→ Explorer le document
a) Répondez à ces questions sur l'article consacré à la loi Pasqua :
(i) De quelle date est la loi qui a introduit le regroupement familial dans l'ordonnance de 1945 ?
(ii) De quelle date est la circulaire dont les conditions sont encore appliquées ?
(iii) Quelle surface a été jugée insuffisante dans le refus opposé par la préfecture ?
b) Reprenez l'article sur la loi Pasqua de « Les pratiques, passées, présentes » jusqu'à « arguments sont bons. » inclus, en substituant « traque » à « chasse ».
c) Poursuivez l'article sur la loi Pasqua et le regroupement familial au-delà de sa dernière phrase.

→ Texte
^^^^
Article extrait du Plein droit n° 24, avril 1994
« Familles interdites »

Les fantassins de la loi Pasqua

On nous répète à l’envi que la loi du 24 août 1993, qui a introduit dans l’ordonnance de 1945 le regroupement familial jusqu’alors curieusement régi par des textes non codifiés, a, ce faisant, reconnu et consacré le droit de mener une vie familiale normale pour les étrangers.

A y regarder de plus près, cependant, il n’est guère besoin d’être grand clerc pour se rendre compte que les dispositions déjà ou prochainement applicables, soumettent le droit au regroupement familial à un faisceau de conditions si contraignant que son bénéfice en devient largement hypothétique.

Les pratiques, passées, présentes et probablement à venir, nous portent plutôt à considérer que la loi Pasqua a « reconnu » le droit de vivre en famille pour mieux en faire identifier la rigueur des conditions, et l’a « consacré » peut-être pour mieux en circonscrire le plein accès. Et dans cette chasse aux regroupements de famille, tous les arguments sont bons.

Ainsi, l’OMI et, dans son sillage, la préfecture - du moins à Paris - ont récemment enrichi leur argumentation, bien que les conditions posées soient encore celles de la circulaire du 4 janvier 1985.

Les refus se fondent alors, si la surface est suffisante, sur l’absence de taxe d’habitation, ou sur le fait que le logement ne comporte pas plusieurs pièces, ou encore parce que le demandeur est colocataire en titre de son logement.

Beaucoup plus subtil est l’argument qui considère que « la composition du logement ne permet pas le regroupement d’un enfant d’une ex-concubine avec une épouse ».

La préfecture fait parfois preuve d’une compréhension limitée des situations exposées. Que penser en effet du refus pour surface insuffisante (40,91 m2) pour soi-disant quatre personnes et à cause de la présence en France de l’enfant pour lequel le regroupement est demandé, alors que cet enfant, comme le prouvent les certificats de scolarité et l’attestation de résidence, attend au pays d’origine et que le frère aîné, comptabilité par la préfecture, a quitté le logement de ses parents, comme l’atteste l’adresse mentionnée sur son relevé d’imposition ?
^^^^
→ Données fournies
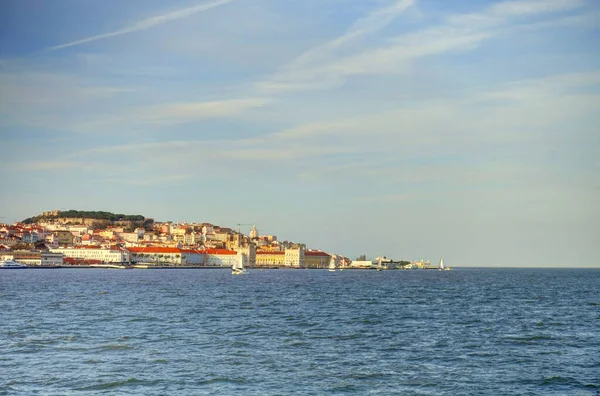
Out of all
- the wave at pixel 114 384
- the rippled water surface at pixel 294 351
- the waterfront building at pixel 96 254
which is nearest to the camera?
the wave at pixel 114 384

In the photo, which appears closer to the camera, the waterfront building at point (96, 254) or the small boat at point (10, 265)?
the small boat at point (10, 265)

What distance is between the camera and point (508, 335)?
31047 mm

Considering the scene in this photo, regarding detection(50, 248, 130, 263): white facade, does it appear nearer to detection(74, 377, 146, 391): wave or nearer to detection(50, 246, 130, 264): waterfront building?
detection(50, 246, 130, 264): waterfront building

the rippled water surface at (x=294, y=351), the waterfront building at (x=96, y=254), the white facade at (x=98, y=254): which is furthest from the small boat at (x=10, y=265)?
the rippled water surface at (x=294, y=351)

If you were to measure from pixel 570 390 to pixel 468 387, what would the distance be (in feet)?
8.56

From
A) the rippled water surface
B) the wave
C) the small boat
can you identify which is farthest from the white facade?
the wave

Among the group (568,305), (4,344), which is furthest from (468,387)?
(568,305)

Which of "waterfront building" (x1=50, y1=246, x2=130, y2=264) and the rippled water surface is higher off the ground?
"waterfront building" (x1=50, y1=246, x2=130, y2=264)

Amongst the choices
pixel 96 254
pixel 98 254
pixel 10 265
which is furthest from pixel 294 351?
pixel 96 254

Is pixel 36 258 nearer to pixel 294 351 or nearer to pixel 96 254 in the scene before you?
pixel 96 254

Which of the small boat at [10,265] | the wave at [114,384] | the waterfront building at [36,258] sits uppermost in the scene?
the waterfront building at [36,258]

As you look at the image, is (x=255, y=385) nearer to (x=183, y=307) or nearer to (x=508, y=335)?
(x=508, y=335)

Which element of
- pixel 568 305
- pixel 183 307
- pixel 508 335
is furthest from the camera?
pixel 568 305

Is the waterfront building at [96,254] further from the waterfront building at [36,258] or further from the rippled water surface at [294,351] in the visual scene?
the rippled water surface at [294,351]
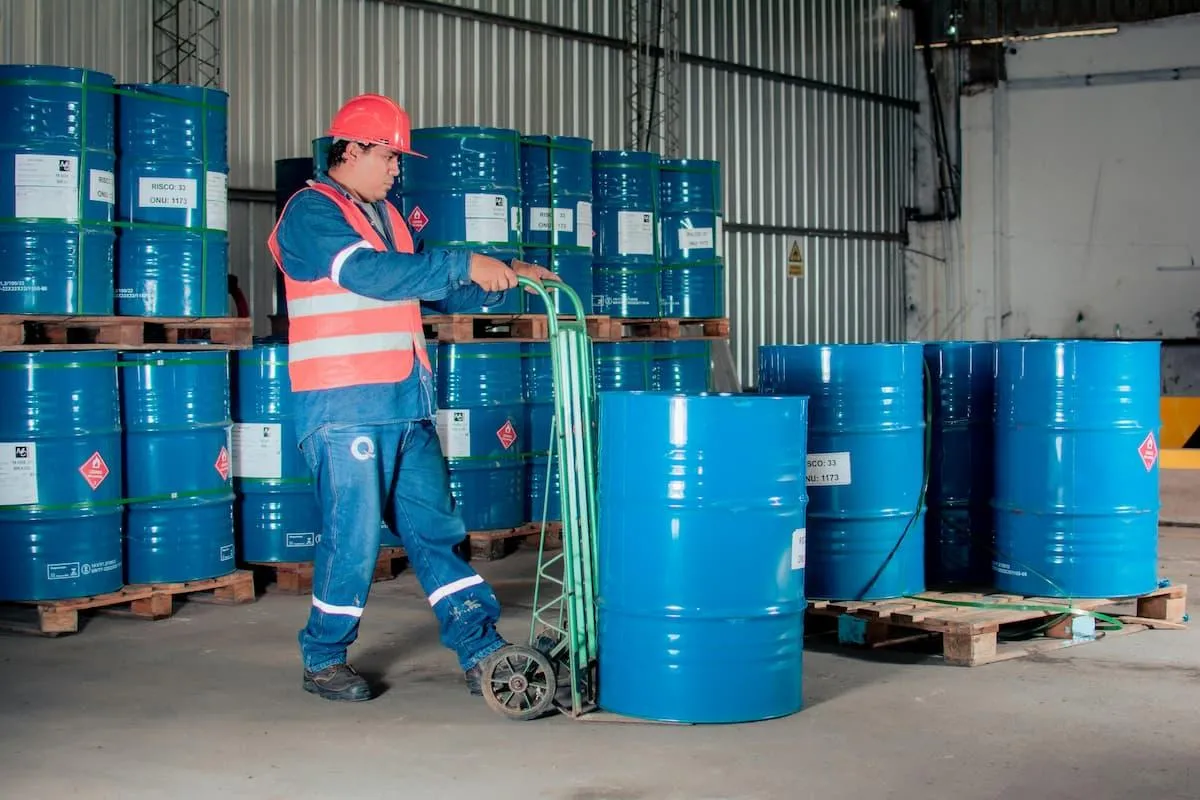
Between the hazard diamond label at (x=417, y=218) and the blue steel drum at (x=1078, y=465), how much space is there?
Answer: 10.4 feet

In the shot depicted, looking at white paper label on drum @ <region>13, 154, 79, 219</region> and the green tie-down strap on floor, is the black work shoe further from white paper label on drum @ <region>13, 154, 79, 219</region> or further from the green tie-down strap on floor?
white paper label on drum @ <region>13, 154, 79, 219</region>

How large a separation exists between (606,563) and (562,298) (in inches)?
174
^^^^
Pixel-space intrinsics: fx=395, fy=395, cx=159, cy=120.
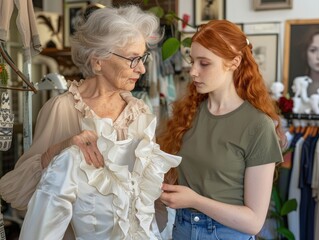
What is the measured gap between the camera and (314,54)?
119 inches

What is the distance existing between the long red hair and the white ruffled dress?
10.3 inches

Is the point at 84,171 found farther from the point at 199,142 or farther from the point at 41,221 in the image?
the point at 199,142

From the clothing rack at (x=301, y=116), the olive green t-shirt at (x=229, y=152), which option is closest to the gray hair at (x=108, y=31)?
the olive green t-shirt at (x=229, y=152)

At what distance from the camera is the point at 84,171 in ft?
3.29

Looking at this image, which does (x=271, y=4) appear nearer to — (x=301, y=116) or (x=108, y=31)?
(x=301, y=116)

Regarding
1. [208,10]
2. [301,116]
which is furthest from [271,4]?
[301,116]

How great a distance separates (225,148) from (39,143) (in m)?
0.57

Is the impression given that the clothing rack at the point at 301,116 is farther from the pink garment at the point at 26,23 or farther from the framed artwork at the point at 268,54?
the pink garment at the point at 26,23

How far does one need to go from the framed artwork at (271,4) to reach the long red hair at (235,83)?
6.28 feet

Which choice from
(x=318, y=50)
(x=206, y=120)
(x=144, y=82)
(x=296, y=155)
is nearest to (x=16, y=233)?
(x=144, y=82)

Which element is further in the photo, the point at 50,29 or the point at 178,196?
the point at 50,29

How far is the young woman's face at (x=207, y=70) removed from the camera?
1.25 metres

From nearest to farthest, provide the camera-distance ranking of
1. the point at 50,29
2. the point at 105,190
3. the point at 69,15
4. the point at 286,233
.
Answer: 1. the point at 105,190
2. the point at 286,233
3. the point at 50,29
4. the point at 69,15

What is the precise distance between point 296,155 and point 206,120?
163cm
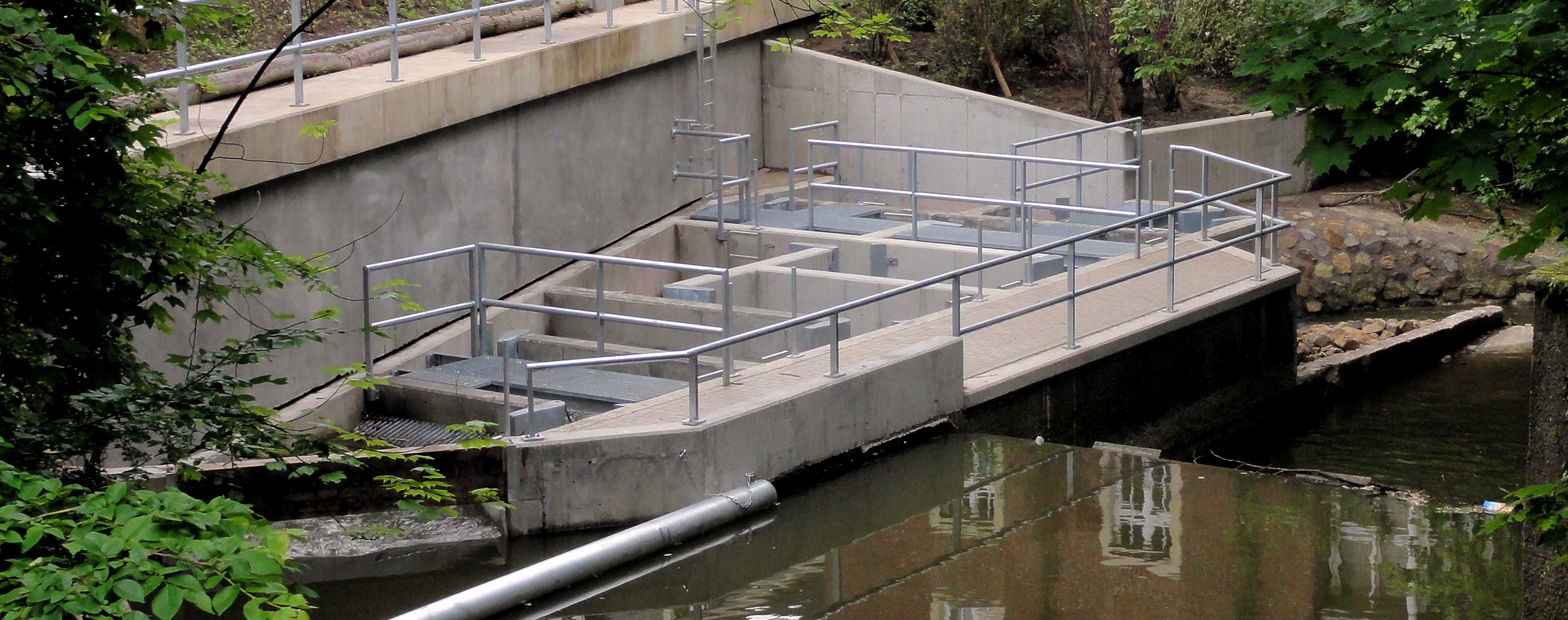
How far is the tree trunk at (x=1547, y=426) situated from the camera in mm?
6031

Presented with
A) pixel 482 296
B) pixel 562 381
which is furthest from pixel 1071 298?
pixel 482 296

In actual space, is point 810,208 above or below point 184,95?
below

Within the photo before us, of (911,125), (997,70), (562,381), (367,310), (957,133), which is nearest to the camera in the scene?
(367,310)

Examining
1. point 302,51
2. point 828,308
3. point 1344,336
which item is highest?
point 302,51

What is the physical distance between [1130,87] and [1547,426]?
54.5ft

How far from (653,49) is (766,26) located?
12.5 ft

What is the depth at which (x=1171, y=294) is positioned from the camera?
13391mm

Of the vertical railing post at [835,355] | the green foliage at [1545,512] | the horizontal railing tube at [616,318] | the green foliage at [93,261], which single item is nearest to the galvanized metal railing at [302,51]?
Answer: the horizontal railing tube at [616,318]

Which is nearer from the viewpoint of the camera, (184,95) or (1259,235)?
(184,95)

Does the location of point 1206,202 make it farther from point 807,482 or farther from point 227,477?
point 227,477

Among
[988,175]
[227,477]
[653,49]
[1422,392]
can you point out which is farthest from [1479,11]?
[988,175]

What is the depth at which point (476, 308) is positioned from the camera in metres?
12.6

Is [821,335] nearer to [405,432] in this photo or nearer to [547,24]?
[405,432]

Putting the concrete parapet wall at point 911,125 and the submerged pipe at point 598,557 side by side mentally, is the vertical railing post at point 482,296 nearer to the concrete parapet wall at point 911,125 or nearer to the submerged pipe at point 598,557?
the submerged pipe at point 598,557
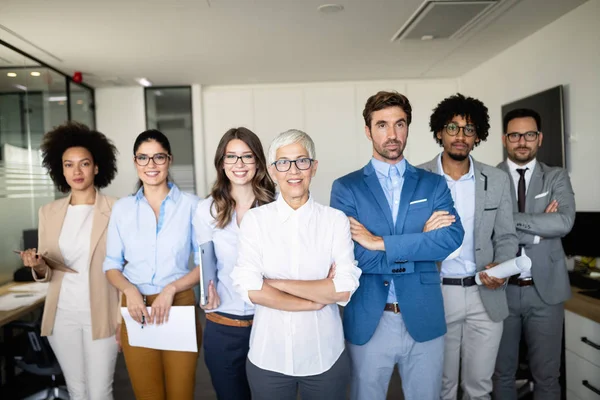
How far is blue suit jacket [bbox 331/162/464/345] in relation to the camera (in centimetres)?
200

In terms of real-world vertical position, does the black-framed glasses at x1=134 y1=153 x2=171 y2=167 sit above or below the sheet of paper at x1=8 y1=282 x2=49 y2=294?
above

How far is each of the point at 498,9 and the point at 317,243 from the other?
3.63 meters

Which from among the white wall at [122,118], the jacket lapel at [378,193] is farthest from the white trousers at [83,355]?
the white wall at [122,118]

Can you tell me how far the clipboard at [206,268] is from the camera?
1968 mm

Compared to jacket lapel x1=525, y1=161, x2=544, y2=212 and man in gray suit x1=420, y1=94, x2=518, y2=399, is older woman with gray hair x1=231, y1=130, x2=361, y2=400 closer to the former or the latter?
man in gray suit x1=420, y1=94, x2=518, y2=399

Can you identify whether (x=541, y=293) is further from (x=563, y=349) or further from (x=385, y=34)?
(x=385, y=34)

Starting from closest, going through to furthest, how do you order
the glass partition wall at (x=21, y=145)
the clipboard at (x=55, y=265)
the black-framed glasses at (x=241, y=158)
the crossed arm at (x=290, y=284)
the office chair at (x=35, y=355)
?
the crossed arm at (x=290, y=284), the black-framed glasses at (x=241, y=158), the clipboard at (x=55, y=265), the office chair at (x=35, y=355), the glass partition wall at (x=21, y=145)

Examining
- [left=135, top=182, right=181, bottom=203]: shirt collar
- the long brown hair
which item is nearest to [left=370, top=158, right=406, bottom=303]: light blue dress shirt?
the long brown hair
^^^^
→ Réponses
a)
(i) Du 24 août 1993.
(ii) Du 4 janvier 1985.
(iii) 40,91 m2.

b)
Les pratiques, passées, présentes et probablement à venir, nous portent plutôt à considérer que la loi Pasqua a « reconnu » le droit de vivre en famille pour mieux en faire identifier la rigueur des conditions, et l’a « consacré » peut-être pour mieux en circonscrire le plein accès. Et dans cette traque aux regroupements de famille, tous les arguments sont bons.

c)
Quant à la la stabilité des ressources, qui doit en principe être prouvée par la production des trois derniers bulletins de salaire, elle fait l’objet d’interprétations tout aussi abusives. Il est ainsi pratiquement systématique qu’un refus soit opposé au motif que « la stabilité des ressources ne peut être établie compte tenu que le demandeur est titulaire d’un titre de séjour d’une validité limitée à un an ». On appréciera au passage la délicatesse qui consiste à « limiter » la validité de la carte, alors que celle-ci, dans bien des cas, a déjà été renouvelée trois fois.

Enfin, le summum de la candeur ou du cynisme est atteint quand l’argument suprême qui sous-tend tous les autres, est enfin exprimé :"Vous faites venir un jeune travailleur".

A ces motifs traditionnels de refus, opposés désormais de manière systématique, s’en ajoutent d’autres certes prévus par la loi du 24 août 1993, mais dont l’entrée en vigueur est soumise à la publication d’un décret en Conseil d’Etat. Celui-ci n’est pas encore paru. Peu importe le calendrier, en l’occurrence. On se souvient des demandes de regroupement familial déposées dans les mois précédant le vote de la loi Pasqua et « gelées » par les préfectures dans l’attente probablement des dispositions restrictives à venir, et l’on observe aujourd’hui, sans grande sus-prise, ces mêmes préfectures s’empresser d’appliquer des dispositions non encore en vigueur, mais qui permettent « utilement » d’éliminer à nouveau quelques dossiers.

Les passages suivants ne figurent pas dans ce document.